- **GIVEN DATA**:
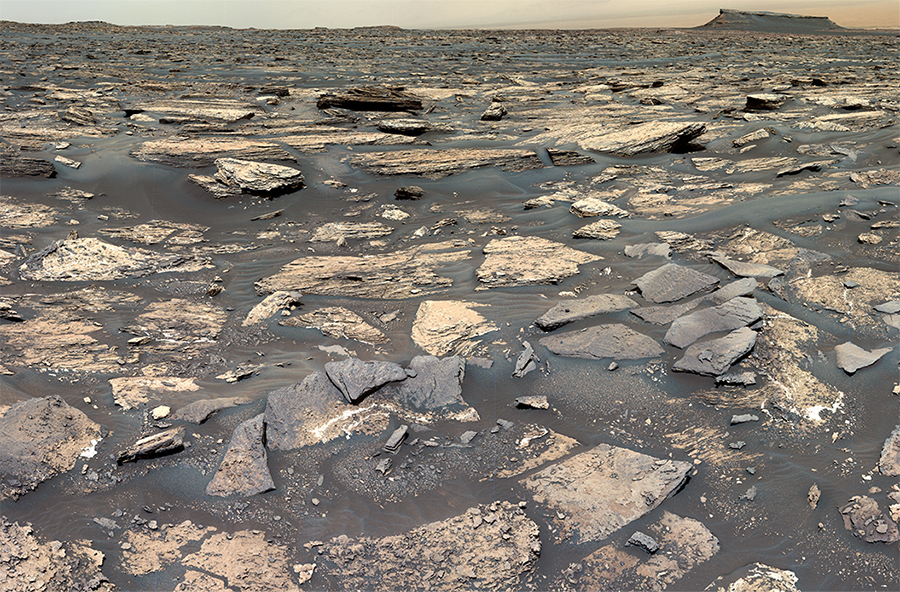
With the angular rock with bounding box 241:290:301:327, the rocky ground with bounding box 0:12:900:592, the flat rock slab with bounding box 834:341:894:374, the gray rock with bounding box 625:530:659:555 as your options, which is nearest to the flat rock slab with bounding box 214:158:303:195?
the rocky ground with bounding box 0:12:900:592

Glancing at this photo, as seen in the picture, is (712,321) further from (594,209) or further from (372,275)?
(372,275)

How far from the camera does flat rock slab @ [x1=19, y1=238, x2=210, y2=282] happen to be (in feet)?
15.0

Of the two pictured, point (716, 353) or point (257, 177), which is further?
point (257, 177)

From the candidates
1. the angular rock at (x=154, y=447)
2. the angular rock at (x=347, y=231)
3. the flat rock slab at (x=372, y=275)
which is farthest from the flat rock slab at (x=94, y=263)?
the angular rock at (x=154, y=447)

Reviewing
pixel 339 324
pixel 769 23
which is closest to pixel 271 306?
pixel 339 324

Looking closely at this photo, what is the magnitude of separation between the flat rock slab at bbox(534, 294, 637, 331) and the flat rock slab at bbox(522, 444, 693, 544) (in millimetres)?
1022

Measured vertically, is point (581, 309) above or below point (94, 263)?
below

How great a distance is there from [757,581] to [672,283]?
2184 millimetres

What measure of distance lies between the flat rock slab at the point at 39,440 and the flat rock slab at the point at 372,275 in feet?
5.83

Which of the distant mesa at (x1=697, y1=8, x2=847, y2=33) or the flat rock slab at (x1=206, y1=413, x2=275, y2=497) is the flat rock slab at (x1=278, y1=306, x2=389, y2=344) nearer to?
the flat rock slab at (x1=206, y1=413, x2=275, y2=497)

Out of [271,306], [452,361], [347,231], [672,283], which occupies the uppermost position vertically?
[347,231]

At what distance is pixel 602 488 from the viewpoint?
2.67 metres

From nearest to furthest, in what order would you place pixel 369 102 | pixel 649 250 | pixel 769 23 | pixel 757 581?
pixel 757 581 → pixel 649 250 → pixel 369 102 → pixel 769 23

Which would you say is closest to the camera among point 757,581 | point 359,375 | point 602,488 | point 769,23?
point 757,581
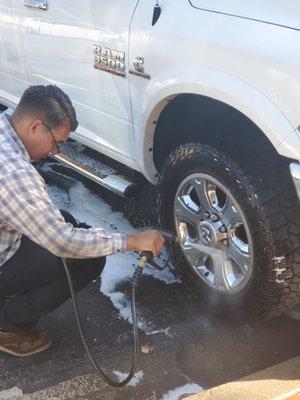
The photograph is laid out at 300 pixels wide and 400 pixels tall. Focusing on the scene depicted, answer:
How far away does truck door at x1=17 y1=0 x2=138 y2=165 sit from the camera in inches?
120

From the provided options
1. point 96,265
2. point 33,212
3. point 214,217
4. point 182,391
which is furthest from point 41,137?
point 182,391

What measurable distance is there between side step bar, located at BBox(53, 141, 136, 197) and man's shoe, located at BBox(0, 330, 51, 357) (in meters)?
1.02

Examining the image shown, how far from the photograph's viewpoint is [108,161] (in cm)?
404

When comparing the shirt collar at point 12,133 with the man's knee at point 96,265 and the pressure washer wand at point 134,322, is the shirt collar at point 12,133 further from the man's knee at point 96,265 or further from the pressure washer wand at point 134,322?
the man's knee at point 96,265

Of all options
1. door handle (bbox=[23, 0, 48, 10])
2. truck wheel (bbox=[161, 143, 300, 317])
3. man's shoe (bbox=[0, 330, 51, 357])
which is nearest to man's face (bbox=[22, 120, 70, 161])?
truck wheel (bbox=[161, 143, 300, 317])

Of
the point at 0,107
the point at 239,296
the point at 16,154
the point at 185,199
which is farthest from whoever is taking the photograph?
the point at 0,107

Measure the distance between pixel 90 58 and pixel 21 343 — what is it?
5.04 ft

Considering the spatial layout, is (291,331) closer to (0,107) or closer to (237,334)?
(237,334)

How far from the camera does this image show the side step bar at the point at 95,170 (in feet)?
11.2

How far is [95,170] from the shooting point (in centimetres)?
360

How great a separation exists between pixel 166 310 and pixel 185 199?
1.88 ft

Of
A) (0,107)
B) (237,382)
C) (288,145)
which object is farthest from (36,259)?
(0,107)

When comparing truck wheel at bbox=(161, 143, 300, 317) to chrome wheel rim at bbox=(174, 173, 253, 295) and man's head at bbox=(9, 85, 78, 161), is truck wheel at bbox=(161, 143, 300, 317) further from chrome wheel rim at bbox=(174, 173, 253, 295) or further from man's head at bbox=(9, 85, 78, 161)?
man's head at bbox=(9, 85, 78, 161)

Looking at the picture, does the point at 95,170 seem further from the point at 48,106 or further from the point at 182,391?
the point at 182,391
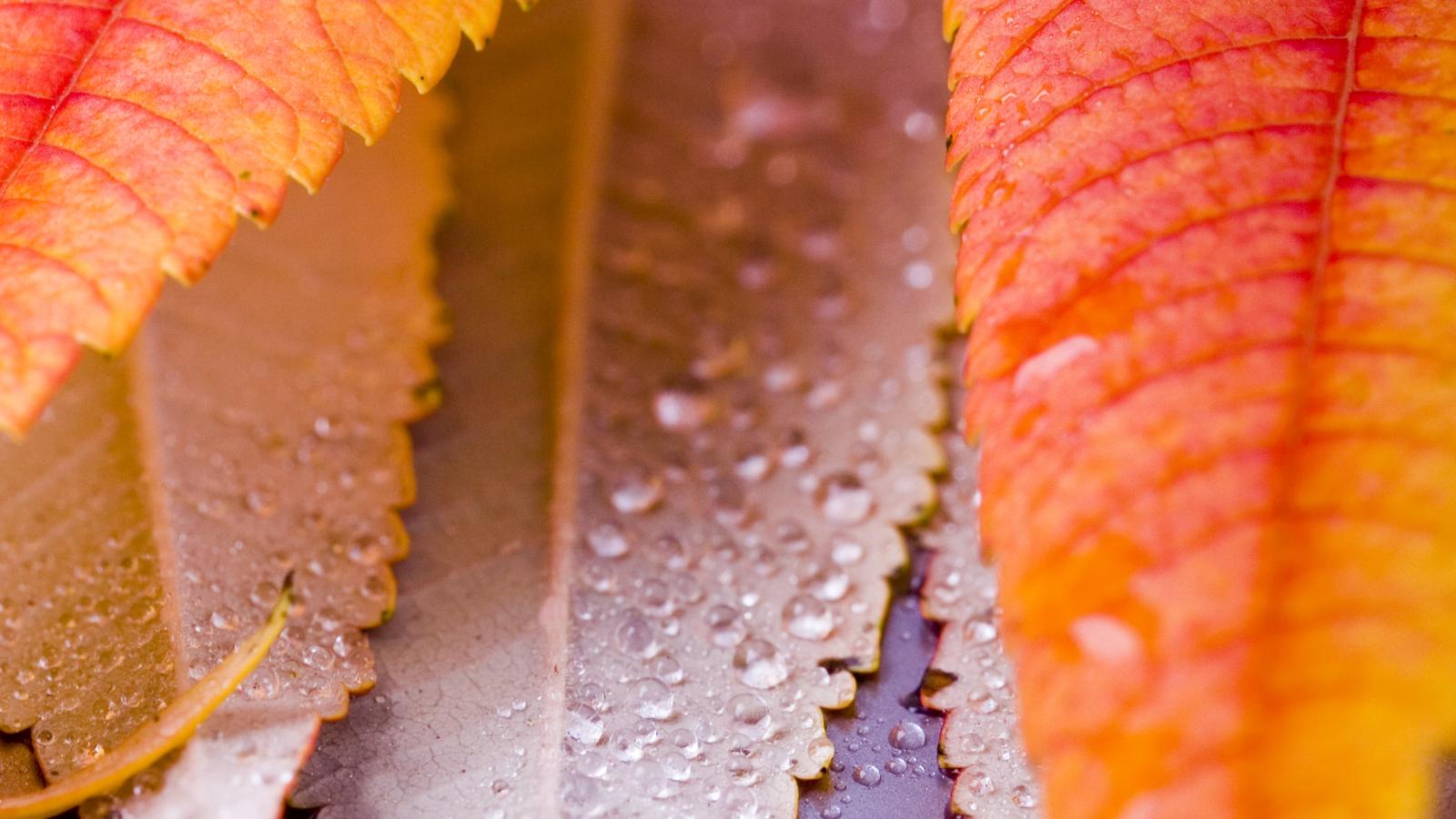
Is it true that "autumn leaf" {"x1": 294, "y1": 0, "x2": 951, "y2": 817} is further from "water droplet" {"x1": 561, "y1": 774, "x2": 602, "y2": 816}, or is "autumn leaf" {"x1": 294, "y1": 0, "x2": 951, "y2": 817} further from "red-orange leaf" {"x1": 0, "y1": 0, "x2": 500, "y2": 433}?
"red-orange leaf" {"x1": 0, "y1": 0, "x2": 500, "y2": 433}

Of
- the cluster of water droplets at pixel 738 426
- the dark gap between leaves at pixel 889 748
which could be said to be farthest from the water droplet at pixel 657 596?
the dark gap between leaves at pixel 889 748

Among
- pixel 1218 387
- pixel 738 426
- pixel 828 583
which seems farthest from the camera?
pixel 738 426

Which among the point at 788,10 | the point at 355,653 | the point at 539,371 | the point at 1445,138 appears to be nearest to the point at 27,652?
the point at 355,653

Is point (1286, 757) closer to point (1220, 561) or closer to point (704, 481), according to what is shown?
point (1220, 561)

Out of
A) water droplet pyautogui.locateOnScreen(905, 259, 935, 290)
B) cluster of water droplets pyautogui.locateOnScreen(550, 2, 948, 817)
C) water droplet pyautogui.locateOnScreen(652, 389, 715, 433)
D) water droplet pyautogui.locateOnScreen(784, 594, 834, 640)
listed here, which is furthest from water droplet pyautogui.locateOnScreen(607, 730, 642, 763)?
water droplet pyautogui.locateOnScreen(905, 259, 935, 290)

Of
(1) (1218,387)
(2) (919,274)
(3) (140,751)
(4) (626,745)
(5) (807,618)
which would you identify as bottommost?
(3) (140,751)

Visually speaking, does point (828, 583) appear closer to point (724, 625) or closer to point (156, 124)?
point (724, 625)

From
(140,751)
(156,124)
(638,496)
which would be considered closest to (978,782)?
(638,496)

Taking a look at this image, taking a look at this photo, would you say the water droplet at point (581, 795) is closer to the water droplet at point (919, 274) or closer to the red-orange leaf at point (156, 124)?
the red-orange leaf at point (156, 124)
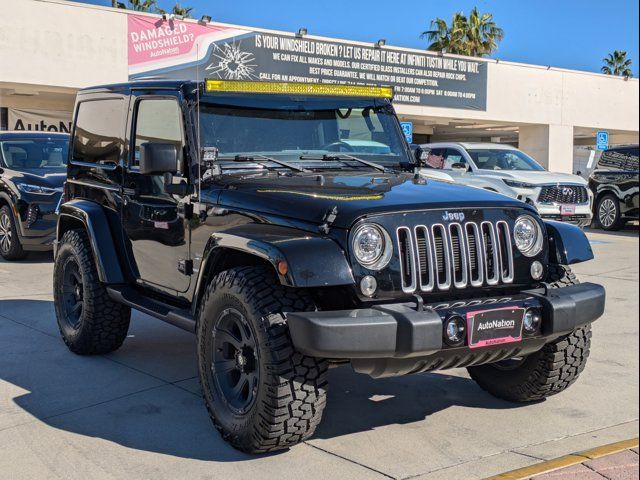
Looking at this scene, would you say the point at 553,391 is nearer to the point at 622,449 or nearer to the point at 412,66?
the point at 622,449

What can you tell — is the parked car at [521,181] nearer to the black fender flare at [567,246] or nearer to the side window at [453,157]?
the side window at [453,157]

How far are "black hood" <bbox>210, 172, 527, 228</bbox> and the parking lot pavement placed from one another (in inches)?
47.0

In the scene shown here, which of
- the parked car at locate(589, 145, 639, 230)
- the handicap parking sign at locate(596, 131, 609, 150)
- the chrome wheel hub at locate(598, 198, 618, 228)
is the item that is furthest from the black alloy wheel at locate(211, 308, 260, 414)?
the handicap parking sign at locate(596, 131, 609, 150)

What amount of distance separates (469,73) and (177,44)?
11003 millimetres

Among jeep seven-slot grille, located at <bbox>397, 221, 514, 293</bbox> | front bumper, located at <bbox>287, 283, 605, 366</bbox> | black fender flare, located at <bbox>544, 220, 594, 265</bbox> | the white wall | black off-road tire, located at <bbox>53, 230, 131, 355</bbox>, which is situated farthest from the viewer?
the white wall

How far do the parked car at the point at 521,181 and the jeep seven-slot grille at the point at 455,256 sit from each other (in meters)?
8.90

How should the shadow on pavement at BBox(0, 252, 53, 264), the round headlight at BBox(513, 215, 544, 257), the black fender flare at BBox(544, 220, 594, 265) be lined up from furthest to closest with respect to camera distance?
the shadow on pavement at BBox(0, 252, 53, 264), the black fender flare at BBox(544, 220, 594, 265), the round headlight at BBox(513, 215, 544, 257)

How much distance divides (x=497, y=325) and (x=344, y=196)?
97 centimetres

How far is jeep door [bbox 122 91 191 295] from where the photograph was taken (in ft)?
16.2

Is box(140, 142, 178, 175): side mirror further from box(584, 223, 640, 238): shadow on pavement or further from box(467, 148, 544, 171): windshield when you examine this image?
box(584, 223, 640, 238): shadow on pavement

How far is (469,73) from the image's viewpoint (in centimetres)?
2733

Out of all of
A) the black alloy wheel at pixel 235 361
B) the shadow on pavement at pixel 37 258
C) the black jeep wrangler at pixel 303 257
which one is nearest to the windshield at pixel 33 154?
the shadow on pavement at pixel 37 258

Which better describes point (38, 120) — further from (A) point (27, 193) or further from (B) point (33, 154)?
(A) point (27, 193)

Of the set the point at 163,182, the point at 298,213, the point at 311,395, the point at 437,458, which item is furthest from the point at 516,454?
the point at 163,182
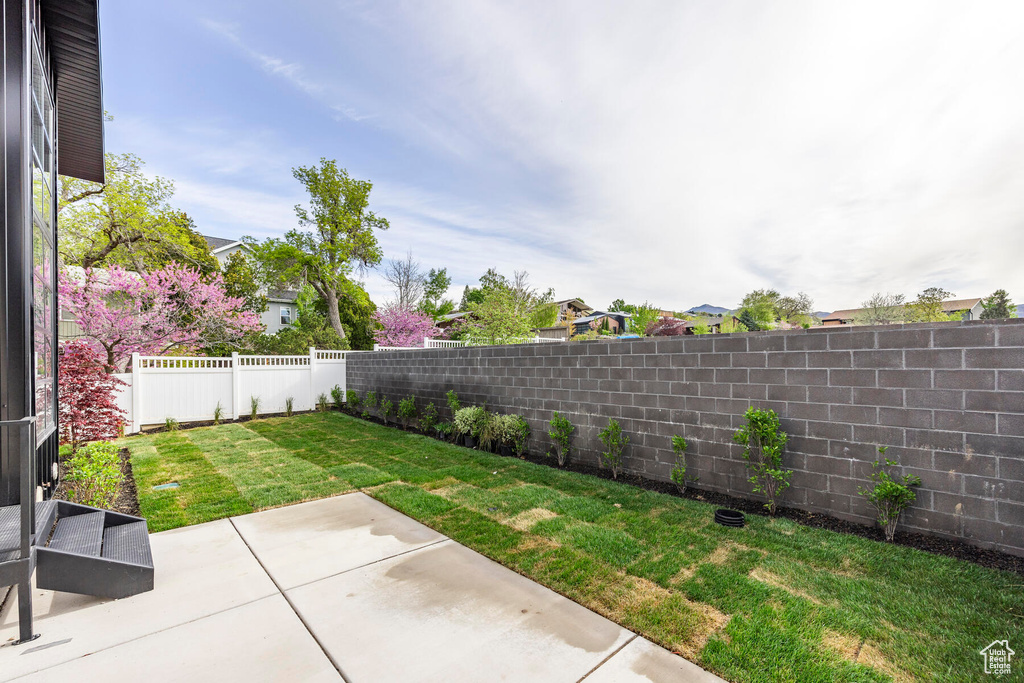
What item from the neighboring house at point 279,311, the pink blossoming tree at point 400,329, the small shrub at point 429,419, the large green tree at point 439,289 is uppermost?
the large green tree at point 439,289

- **SET EXERCISE**: Please arrange the lines of the listing from the one holding "How much distance" through the end of the listing, inclusive, as a Markdown table with the columns Row and Listing line. Leave out blank lines and the pictures.

- **WRITTEN RESPONSE**:
| Row | Listing line |
|---|---|
| 1 | How much distance divides (x=497, y=325) and (x=344, y=196)? |
| 2 | 97 centimetres |
| 3 | How far is jeep door [bbox 122 91 191 295] from where the photograph was taken (in ft)? |
| 4 | 16.2 |
| 5 | Is box(140, 142, 178, 175): side mirror further from box(584, 223, 640, 238): shadow on pavement or further from box(467, 148, 544, 171): windshield when you examine this image? |
| 6 | box(584, 223, 640, 238): shadow on pavement |
| 7 | How far is (469,73) from the image's viewpoint (in centimetres)? |
| 8 | 2733 |
| 9 | Out of all of |
| 10 | A) the black alloy wheel at pixel 235 361 |
| 11 | B) the shadow on pavement at pixel 37 258 |
| 12 | C) the black jeep wrangler at pixel 303 257 |
| 13 | which one is nearest to the windshield at pixel 33 154? |
| 14 | the shadow on pavement at pixel 37 258 |
| 15 | Which better describes point (38, 120) — further from (A) point (27, 193) or further from (B) point (33, 154)? |
| 16 | (A) point (27, 193) |
| 17 | Of the set the point at 163,182, the point at 298,213, the point at 311,395, the point at 437,458, which item is furthest from the point at 516,454? |
| 18 | the point at 163,182 |
| 19 | What item from the neighboring house at point 279,311, the pink blossoming tree at point 400,329, the small shrub at point 429,419, the large green tree at point 439,289 is uppermost? |
| 20 | the large green tree at point 439,289 |